Sunil Batra (I) v. Delhi Administration


(1978) 4 SCC 494


(Constitution Bench - 5 Judges)
Para 211: "It is now well settled that the retributive theory has had its day and is no longer valid. Deterrence and reformation are the primary objectives of punishment... The prisoner does not cease to be a human being and he acts like a human being."



Para 53: "Brutal man-handling... is not a valid penal programme... Retribution and deterrence are not the sole ends of punishment; reformation and rehabilitation are the primary objectives. The prison system must be therapeutic, not traumatic."



Para 244: "Barbaric treatment of a prisoner from the point of view of his rehabilitation and acceptance and retention in the mainstream of social life, becomes counter-productive in the long run."
2.
Maru Ram v.

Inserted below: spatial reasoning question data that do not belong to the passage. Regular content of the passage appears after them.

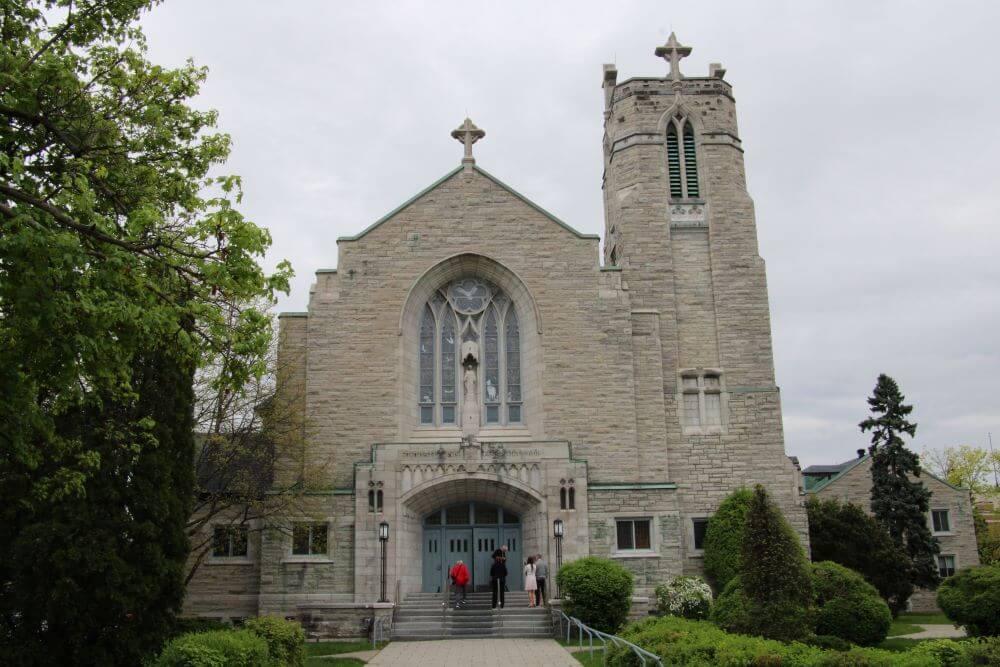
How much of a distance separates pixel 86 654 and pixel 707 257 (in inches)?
815

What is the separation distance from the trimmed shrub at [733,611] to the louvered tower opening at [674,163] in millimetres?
14115

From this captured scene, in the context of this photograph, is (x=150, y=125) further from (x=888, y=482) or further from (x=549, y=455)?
(x=888, y=482)

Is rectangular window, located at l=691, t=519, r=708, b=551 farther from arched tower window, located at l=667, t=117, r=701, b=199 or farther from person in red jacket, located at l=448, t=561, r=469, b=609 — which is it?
arched tower window, located at l=667, t=117, r=701, b=199

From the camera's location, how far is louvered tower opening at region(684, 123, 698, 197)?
96.6ft

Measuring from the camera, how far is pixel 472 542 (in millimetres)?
26000

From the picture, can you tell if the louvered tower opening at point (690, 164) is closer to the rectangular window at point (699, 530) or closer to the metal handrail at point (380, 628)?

Union of India


(1981) 1 SCC 107


(Constitution Bench - 5 Judges)
Para 43: "It is thus plain that crime is a pathological aberration, that the criminal can ordinarily be redeemed, that the State has to rehabilitate rather than avenge. The sub-culture that leads to anti-social behaviour has to be countered not by undue cruelty but by re-culturisation."

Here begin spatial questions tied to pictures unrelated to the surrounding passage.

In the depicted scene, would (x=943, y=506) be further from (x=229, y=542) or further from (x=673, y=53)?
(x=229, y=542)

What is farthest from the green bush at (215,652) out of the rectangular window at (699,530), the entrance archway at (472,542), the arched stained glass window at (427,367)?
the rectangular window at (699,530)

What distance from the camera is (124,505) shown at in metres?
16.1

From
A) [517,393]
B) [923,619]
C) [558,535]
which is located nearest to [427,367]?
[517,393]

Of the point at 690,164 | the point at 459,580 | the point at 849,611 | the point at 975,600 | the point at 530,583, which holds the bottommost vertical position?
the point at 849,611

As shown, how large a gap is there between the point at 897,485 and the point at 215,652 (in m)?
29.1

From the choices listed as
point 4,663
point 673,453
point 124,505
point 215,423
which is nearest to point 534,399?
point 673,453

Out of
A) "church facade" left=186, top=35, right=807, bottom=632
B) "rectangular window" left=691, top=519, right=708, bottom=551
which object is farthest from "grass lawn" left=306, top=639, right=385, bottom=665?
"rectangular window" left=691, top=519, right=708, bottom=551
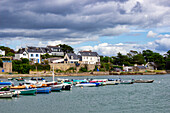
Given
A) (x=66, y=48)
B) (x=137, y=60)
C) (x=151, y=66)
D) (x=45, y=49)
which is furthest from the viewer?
(x=137, y=60)

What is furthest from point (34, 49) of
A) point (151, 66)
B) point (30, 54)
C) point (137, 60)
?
point (151, 66)

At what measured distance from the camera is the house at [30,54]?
3721 inches

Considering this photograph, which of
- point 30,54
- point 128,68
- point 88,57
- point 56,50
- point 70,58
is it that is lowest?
point 128,68

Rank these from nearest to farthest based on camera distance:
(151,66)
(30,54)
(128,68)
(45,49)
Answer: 1. (30,54)
2. (45,49)
3. (128,68)
4. (151,66)

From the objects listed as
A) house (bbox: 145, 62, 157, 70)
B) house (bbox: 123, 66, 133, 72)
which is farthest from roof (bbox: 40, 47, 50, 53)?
house (bbox: 145, 62, 157, 70)

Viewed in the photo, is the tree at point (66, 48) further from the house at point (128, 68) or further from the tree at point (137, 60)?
the tree at point (137, 60)

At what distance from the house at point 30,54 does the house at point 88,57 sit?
16.5 metres

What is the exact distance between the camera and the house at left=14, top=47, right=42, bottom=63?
94.5 m

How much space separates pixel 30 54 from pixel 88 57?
23203 millimetres

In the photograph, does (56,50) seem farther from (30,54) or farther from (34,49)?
(30,54)

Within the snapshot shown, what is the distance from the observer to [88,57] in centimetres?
10494

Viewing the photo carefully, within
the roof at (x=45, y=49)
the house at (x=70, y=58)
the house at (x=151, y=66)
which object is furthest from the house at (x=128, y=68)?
the roof at (x=45, y=49)

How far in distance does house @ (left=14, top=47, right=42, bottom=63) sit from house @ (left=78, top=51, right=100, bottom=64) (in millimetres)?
16521

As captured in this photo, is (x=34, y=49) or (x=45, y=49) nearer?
(x=34, y=49)
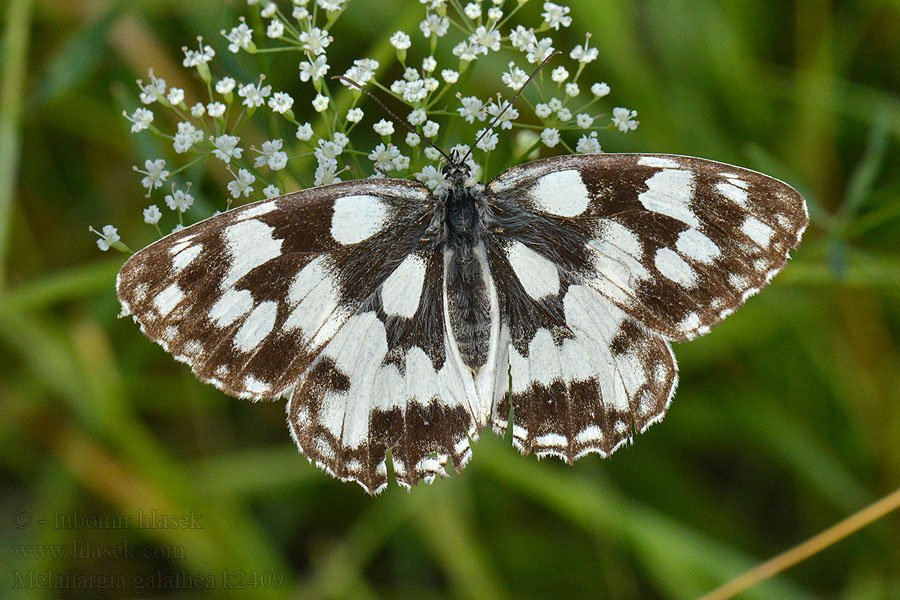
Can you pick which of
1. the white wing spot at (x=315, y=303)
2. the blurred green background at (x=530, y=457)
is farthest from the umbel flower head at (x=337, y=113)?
the blurred green background at (x=530, y=457)

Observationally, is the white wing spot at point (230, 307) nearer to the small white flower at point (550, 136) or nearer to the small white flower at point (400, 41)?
the small white flower at point (400, 41)

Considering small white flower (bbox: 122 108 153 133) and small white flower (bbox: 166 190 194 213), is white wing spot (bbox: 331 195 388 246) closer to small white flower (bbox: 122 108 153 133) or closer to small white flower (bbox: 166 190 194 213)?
small white flower (bbox: 166 190 194 213)

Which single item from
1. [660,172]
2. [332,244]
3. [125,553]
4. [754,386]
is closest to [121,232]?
[125,553]

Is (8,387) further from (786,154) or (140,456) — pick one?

Para 43: "The infliction of harsh and savage punishment is thus a relic of past and regressive times... We, therefore, consider a therapeutic, rather than an 'in terrorem' outlook, should prevail in our criminal courts, since brutal incarceration of the person merely produces laceration of his mind."



Para 45: "It makes us blush to jettison Gandhiji and genuflect before Hammurabi, abandon reformatory humanity and become addicted to the 'eye for an eye' barbarity."



Para 72(12): "In our view, penal humanitarianism and rehabilitative desideratum warrant liberal paroles... so that the dignity and worth of the human person are not desecrated by making mass jails anthropoid zoos."